▶ [Task to complete] Return only these lines: the one that contains "food & beverage." and every line after it through the end of the listing, exactly, without pictures.

::::::::::

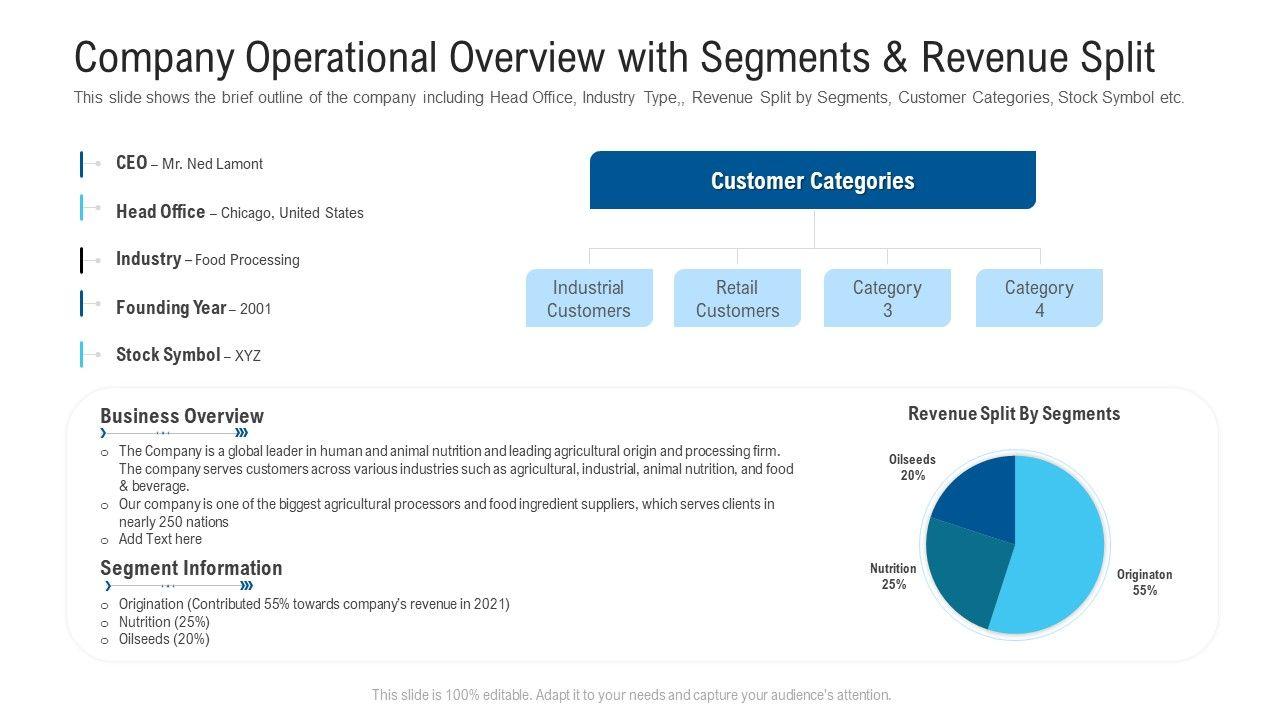 Company Operational Overview with Segments & Revenue Split

This slide shows the brief outline of the company including Head Office, Industry Type,, Revenue Split by Segments, Customer Categories, Stock Symbol etc.

CEO – Mr. Ned Lamont

Head Office – Chicago, United States

Industry – Food Processing

Founding Year – 2001

Stock Symbol – XYZ

Customer Categories

Industrial Customers

Retail Customers

Category 3

Category 4

Business Overview

○ The Company is a global leader in human and animal nutrition and leading agricultural origin and processing firm. The company serves customers across various industries such as agricultural, industrial, animal nutrition, and food & beverage.
○ Our company is one of the biggest agricultural processors and food ingredient suppliers, which serves clients in nearly 250 nations
○ Add Text here

Segment Information

○ Origination (Contributed 55% towards company's revenue in 2021)
○ Nutrition (25%)
○ Oilseeds (20%)

Revenue Split By Segments

Oilseeds 20%

Nutrition 25%

Originaton 55%

This slide is 100% editable. Adapt it to your needs and capture your audience's attention.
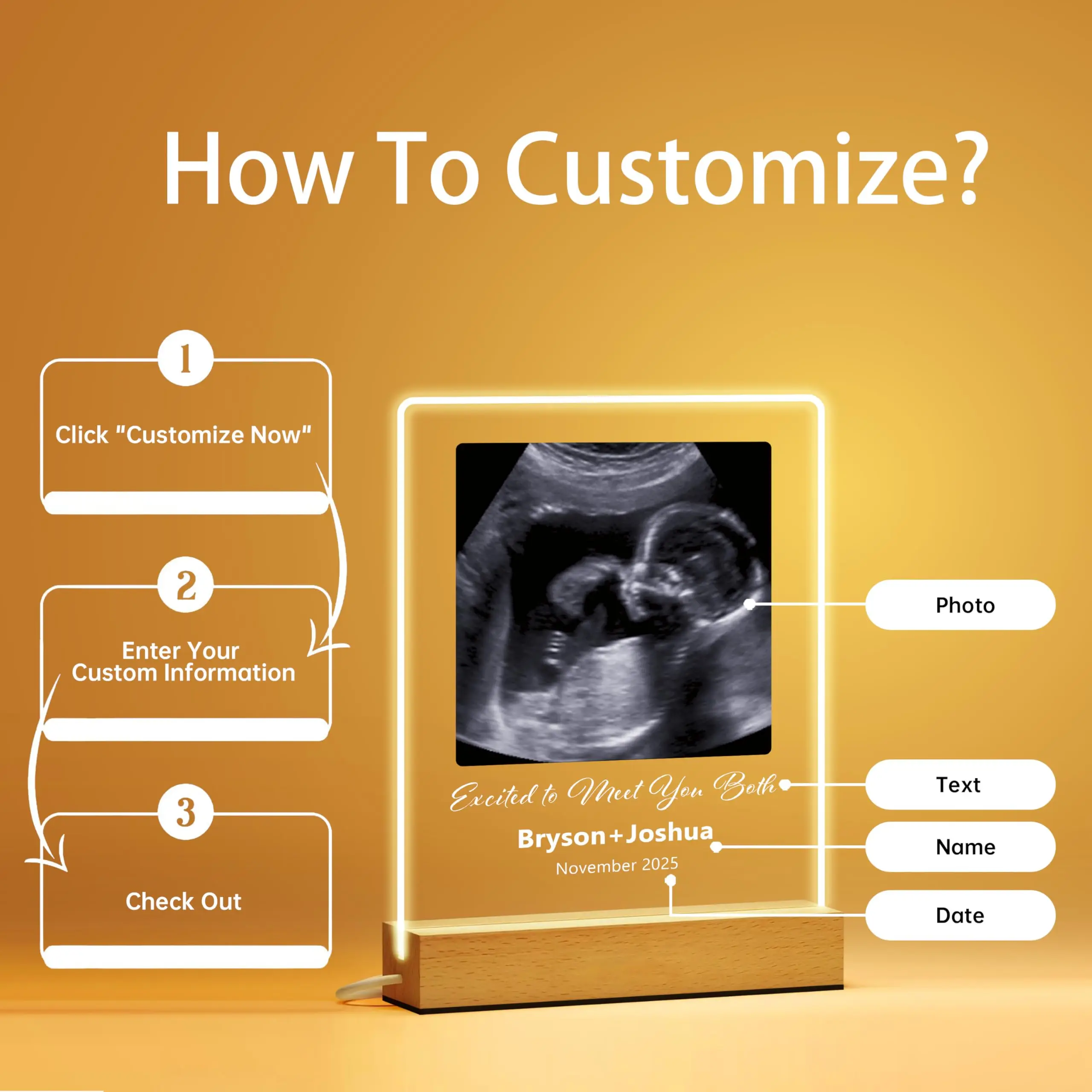 How To Customize?

1

Click "Customize Now"

2

Enter Your Custom Information

3

Check Out

Excited to Meet You Both

Bryson+Joshua

November 2025

Photo

Text

Name

Date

::::::::::

▶ [Answer box]
○ The Company is a global leader in human and animal nutrition and leading agricultural origin and processing firm. The company serves customers across various industries such as agricultural, industrial, animal nutrition, and food & beverage.
○ Our company is one of the biggest agricultural processors and food ingredient suppliers, which serves clients in nearly 250 nations
○ Add Text here

Segment Information

○ Origination (Contributed 55% towards company's revenue in 2021)
○ Nutrition (25%)
○ Oilseeds (20%)

Revenue Split By Segments

Oilseeds 20%

Nutrition 25%

Originaton 55%

This slide is 100% editable. Adapt it to your needs and capture your audience's attention.
 How To Customize?

1

Click "Customize Now"

2

Enter Your Custom Information

3

Check Out

Excited to Meet You Both

Bryson+Joshua

November 2025

Photo

Text

Name

Date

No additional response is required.